## [Description of the task]
Copy nothing before the line that contains "From where the"; from there, transcribe each line exactly through the end of the material, omitting pictures.

## [Information supplied]
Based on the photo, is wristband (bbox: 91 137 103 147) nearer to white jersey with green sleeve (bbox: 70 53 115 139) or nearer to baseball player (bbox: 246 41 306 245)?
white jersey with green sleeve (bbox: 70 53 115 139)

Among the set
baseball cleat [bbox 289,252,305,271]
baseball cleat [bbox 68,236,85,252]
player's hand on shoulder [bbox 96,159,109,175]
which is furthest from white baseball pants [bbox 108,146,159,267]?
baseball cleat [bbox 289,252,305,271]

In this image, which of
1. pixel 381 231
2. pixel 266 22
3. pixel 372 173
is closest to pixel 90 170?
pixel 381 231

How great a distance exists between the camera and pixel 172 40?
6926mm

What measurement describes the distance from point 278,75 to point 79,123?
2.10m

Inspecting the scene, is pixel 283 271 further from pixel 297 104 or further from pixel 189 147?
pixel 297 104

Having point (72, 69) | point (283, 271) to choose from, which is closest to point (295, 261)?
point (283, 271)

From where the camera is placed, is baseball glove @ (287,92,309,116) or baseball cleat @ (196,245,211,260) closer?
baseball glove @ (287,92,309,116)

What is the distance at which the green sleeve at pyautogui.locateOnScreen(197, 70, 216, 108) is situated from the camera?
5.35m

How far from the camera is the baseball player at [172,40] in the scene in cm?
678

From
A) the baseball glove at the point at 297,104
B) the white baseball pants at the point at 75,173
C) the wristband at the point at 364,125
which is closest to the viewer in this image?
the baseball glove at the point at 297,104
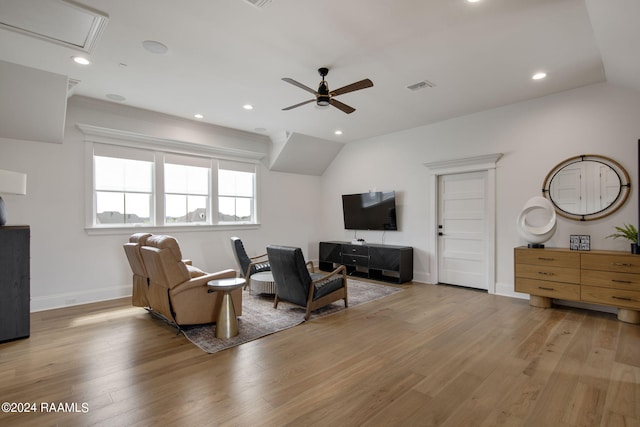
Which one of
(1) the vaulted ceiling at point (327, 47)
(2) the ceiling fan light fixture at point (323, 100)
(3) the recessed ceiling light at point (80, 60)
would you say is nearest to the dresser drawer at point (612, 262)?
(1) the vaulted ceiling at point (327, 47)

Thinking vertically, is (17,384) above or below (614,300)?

## [Solved problem]
From where the camera is placed, is baseball glove @ (287,92,309,116) or baseball cleat @ (196,245,211,260) closer?
baseball glove @ (287,92,309,116)

What is the distance at which the green sleeve at pyautogui.locateOnScreen(197, 70, 216, 108) is situated from the camera?
5.35m

How far from the camera is the baseball player at [172,40] in the scene in cm?
678

From
A) the baseball glove at the point at 297,104
B) the white baseball pants at the point at 75,173
C) the wristband at the point at 364,125
which is closest to the viewer in this image?
the baseball glove at the point at 297,104
Which one of
(1) the vaulted ceiling at point (327, 47)
(2) the ceiling fan light fixture at point (323, 100)
(3) the recessed ceiling light at point (80, 60)
would you say is nearest to the dresser drawer at point (612, 262)?
(1) the vaulted ceiling at point (327, 47)

Thinking vertically, is (17,384) above or below (614,300)?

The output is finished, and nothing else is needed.